労働判例を読む#589
今日の労働判例
【シーエーシー事件】(東京高判R4.1.27労判1307.51)
この事案は、1か月の間を置くだけで、2度立て続けに降格・減給された従業員Xが、会社Yによるこれら処分等の合理性を争った事案です。
裁判所は、これら降格を無効としました。
1.降格の有効性
特に注目されるのは、降格の可否に関するルールです。
すなわち、降格のうちでも「職位の引き下げ」としての降格であれば、就業規則にその旨の規定がなくても降格が可能である、としつつ、本事案では、それが「人事権の濫用」に該当すれば無効であるというルールを示し、結論として、人事権の濫用にあたり、無効である、としました。
何が「職位の引き下げ」なのか、という点については、本事案の場合、Yの職務権限規程上、サービスプロデューサーやチーフプロジェクトマネージャーと、その業務内容が定められており、職位の引き下げとして就業規則の規定がなくても可能である、と判断しています。
他方、人事権の濫用かどうかについては、Xの能力不足に関する合理性が認められない(実績がよかった、等)、わずか1か月で2度目の降格をするだけの合理性を評価するには期間が短すぎる、等の理由で、濫用と評価されました。

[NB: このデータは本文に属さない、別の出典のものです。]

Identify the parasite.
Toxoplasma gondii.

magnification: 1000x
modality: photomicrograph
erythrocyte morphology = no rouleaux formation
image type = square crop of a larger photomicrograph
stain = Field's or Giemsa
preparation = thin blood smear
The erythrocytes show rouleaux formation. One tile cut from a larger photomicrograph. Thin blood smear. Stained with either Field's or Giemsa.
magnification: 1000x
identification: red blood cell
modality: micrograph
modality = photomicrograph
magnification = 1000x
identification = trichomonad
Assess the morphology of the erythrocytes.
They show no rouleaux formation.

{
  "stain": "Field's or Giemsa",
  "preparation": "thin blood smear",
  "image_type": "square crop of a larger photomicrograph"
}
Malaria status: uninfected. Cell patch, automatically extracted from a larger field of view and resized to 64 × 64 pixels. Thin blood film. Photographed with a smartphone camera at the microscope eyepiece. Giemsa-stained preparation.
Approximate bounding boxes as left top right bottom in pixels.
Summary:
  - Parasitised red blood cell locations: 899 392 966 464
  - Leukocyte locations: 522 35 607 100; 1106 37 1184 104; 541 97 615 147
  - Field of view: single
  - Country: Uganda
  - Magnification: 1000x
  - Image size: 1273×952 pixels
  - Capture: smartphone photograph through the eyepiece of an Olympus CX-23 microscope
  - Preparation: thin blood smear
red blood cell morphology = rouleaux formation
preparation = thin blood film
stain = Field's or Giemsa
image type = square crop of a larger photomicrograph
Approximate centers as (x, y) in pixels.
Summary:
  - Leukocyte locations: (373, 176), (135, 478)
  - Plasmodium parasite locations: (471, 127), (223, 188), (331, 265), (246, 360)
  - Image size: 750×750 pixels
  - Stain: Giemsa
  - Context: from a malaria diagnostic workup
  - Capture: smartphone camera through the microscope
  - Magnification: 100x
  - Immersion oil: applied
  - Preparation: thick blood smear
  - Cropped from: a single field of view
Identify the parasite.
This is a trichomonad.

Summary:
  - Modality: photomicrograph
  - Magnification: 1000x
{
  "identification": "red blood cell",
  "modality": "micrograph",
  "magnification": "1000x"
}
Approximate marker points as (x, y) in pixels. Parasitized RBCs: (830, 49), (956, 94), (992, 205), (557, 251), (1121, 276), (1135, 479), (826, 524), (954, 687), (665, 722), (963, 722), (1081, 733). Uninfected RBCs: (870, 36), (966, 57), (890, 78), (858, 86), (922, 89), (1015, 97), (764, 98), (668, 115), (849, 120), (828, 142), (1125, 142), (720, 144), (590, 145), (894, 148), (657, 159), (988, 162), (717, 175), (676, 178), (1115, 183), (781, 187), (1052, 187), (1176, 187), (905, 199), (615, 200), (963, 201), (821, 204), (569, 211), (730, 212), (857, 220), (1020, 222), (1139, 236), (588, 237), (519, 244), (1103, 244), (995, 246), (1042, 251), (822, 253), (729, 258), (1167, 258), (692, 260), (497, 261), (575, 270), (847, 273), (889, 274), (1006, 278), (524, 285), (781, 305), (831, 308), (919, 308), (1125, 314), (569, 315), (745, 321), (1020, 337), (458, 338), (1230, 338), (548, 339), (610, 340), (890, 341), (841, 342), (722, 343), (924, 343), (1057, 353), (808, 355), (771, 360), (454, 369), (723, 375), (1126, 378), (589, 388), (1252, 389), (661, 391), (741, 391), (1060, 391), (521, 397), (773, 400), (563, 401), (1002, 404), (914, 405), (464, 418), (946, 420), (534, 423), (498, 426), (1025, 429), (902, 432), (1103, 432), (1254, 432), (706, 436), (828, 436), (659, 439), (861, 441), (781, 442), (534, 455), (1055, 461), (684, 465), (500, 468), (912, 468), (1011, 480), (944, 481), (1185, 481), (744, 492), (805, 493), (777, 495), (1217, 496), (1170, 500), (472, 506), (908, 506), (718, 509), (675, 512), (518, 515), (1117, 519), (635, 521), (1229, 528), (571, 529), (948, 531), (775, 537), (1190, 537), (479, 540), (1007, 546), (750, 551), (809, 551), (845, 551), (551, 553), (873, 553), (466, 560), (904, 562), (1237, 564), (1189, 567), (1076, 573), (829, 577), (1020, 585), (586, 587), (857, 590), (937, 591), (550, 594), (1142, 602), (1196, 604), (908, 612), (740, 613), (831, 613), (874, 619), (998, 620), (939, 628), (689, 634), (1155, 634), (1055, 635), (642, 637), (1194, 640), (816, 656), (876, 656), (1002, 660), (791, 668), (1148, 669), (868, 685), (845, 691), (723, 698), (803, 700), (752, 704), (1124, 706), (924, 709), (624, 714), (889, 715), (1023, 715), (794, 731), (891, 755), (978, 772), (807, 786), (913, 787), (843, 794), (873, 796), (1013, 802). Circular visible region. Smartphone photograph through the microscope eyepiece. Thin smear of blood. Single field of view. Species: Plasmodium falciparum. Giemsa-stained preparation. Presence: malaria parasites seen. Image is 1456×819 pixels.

近時、降格処分について、就業規則の規定がないなどの理由から無効とする裁判例が多く見かけられます(日本HP事件(東京地判R5.6.9労判1306.42)など)が、規定が必要でない場合もある、ということになると、「職位の引き下げ」かどうか、という観点で区別する、というルールの合理性が問題になるでしょう。今後の動向が注目されます。
2.実務上のポイント
本事案では、Xが降格を不満として退職したものの、それが降格から3年以上経過した後であったことを理由に、会社都合退職ではなく自己都合退職である、と判断しました。
失業保険の支給に関し、会社都合か自己都合かで支給開始時期が異なるため、実務上重大な問題となりますが、会社の処分に対する不満があるとしても、それだけで会社都合になるわけではない点、そのために、本事案では3年以上雇用関係が継続していた点が考慮された点、が、今後の実務上の判断で参考になります。